Fix non _source fields missing from the result hits (#693)

2025-07-11 00:02:14 +08:00 · 2024-06-10 09:09:52 +02:00 · 2024-06-10 09:09:52 +02:00 · 1014ecdb39
commit 1014ecdb39
parent 632074c0f0
11 changed files with 240 additions and 221 deletions
--- a/eland/dataframe.py
+++ b/eland/dataframe.py
@ -83,7 +83,7 @@ class DataFrame(NDFrame):
    3      181.694216       True  ...         0 2018-01-01 10:33:28
    4      730.041778      False  ...         0 2018-01-01 05:13:00
    <BLANKLINE>
-    [5 rows x 27 columns]
+    [5 rows x 28 columns]


    Constructing DataFrame from an Elasticsearch client and an Elasticsearch index
@ -173,13 +173,13 @@ class DataFrame(NDFrame):
        >>> df = ed.DataFrame('http://localhost:9200', 'flights')
        >>> assert isinstance(df.columns, pd.Index)
        >>> df.columns
-        Index(['AvgTicketPrice', 'Cancelled', 'Carrier', 'Dest', 'DestAirportID', 'DestCityName',
-        ...   'DestCountry', 'DestLocation', 'DestRegion', 'DestWeather', 'DistanceKilometers',
-        ...   'DistanceMiles', 'FlightDelay', 'FlightDelayMin', 'FlightDelayType', 'FlightNum',
-        ...   'FlightTimeHour', 'FlightTimeMin', 'Origin', 'OriginAirportID', 'OriginCityName',
-        ...   'OriginCountry', 'OriginLocation', 'OriginRegion', 'OriginWeather', 'dayOfWeek',
-        ...   'timestamp'],
-        ...   dtype='object')
+        Index(['AvgTicketPrice', 'Cancelled', 'Carrier', 'Cities', 'Dest', 'DestAirportID', 'DestCityName',
+               'DestCountry', 'DestLocation', 'DestRegion', 'DestWeather', 'DistanceKilometers',
+               'DistanceMiles', 'FlightDelay', 'FlightDelayMin', 'FlightDelayType', 'FlightNum',
+               'FlightTimeHour', 'FlightTimeMin', 'Origin', 'OriginAirportID', 'OriginCityName',
+               'OriginCountry', 'OriginLocation', 'OriginRegion', 'OriginWeather', 'dayOfWeek',
+               'timestamp'],
+              dtype='object')
        """
        return self._query_compiler.columns

@ -2014,9 +2014,9 @@ class DataFrame(NDFrame):
        --------
        >>> df = ed.DataFrame('http://localhost:9200', 'flights')
        >>> df.shape
-        (13059, 27)
+        (13059, 28)
        >>> df.query('FlightDelayMin > 60').shape
-        (2730, 27)
+        (2730, 28)
        """
        if isinstance(expr, BooleanFilter):
            return DataFrame(
--- a/eland/etl.py
+++ b/eland/etl.py
@ -262,7 +262,7 @@ def eland_to_pandas(ed_df: DataFrame, show_progress: bool = False) -> pd.DataFra
    3      181.694216       True  ...         0 2018-01-01 10:33:28
    4      730.041778      False  ...         0 2018-01-01 05:13:00
    <BLANKLINE>
-    [5 rows x 27 columns]
+    [5 rows x 28 columns]

    Convert `eland.DataFrame` to `pandas.DataFrame` (Note: this loads entire Elasticsearch index into core memory)

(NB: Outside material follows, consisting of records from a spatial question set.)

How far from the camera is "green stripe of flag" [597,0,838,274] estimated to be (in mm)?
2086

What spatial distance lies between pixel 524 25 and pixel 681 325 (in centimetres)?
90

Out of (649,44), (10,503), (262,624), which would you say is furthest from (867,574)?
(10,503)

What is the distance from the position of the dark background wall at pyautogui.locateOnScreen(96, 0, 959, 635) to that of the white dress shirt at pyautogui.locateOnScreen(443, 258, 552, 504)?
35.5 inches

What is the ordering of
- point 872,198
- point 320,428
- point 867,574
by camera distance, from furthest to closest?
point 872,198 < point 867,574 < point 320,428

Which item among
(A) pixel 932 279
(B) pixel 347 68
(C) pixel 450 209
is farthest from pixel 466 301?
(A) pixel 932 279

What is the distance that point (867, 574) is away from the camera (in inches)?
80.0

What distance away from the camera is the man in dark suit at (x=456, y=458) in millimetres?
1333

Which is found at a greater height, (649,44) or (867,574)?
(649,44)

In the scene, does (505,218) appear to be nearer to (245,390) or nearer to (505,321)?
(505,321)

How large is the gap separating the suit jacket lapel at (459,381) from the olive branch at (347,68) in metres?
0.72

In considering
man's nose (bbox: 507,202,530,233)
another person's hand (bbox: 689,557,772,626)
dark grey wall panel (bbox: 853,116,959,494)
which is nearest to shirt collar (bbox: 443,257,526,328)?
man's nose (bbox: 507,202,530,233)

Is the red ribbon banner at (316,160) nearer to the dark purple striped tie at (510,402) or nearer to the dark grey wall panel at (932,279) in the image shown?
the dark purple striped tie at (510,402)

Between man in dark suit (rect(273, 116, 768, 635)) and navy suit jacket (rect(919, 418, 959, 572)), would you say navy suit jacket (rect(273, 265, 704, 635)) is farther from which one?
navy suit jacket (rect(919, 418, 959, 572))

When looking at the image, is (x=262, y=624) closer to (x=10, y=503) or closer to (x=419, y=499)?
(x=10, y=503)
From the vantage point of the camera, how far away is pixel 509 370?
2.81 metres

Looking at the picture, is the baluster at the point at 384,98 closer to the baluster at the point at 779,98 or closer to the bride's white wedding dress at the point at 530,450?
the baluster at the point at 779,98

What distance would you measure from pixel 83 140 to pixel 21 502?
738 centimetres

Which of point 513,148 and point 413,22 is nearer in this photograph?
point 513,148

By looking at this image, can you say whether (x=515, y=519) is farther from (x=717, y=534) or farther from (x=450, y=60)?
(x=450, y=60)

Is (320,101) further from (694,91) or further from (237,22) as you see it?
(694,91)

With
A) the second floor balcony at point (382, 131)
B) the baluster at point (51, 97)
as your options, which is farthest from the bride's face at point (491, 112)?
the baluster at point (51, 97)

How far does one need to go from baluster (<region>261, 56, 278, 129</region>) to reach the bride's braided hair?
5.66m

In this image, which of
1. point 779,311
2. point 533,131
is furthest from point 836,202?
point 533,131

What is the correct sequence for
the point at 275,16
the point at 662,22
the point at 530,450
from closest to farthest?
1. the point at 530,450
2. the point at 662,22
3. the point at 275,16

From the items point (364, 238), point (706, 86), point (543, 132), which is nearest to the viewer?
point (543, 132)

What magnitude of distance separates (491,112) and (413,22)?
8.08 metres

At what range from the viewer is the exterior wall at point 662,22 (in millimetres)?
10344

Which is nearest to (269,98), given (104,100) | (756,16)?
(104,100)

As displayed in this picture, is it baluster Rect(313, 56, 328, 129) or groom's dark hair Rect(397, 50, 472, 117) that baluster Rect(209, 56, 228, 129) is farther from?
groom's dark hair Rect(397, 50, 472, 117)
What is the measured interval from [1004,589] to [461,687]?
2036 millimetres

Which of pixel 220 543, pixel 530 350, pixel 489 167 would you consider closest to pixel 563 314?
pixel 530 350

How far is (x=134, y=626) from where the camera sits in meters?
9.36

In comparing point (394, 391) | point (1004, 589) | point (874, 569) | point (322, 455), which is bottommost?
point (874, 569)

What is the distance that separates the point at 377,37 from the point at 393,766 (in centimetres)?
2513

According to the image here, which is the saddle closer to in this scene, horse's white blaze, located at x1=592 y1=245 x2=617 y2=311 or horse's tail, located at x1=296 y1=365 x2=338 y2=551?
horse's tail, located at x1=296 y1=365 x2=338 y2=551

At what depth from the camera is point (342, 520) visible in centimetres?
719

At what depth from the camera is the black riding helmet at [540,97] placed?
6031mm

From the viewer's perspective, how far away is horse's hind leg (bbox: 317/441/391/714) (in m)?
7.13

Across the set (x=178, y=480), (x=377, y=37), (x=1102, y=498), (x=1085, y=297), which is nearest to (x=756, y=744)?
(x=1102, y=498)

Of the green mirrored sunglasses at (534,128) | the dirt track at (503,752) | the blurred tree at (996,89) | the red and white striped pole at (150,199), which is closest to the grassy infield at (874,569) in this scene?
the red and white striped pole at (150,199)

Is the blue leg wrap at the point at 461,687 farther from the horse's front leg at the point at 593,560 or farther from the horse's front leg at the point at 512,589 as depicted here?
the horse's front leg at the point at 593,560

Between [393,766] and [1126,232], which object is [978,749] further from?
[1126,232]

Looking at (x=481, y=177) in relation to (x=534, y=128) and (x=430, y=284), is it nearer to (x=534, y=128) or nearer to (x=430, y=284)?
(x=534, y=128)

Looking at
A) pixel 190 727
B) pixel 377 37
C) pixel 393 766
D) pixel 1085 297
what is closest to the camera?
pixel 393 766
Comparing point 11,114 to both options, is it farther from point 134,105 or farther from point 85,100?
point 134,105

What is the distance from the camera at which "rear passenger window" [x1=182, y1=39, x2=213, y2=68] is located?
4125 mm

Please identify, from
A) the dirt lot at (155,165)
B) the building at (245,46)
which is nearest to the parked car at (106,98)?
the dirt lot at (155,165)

@ -277,7 +277,7 @@ def eland_to_pandas(ed_df: DataFrame, show_progress: bool = False) -> pd.DataFra
    3      181.694216       True  ...         0 2018-01-01 10:33:28
    4      730.041778      False  ...         0 2018-01-01 05:13:00
    <BLANKLINE>
-    [5 rows x 27 columns]
+    [5 rows x 28 columns]

    Convert `eland.DataFrame` to `pandas.DataFrame` and show progress every 10000 rows

--- a/eland/operations.py
+++ b/eland/operations.py
@ -1543,6 +1543,16 @@ def quantile_to_percentile(quantile: Union[int, float]) -> float:
    return float(min(100, max(0, quantile * 100)))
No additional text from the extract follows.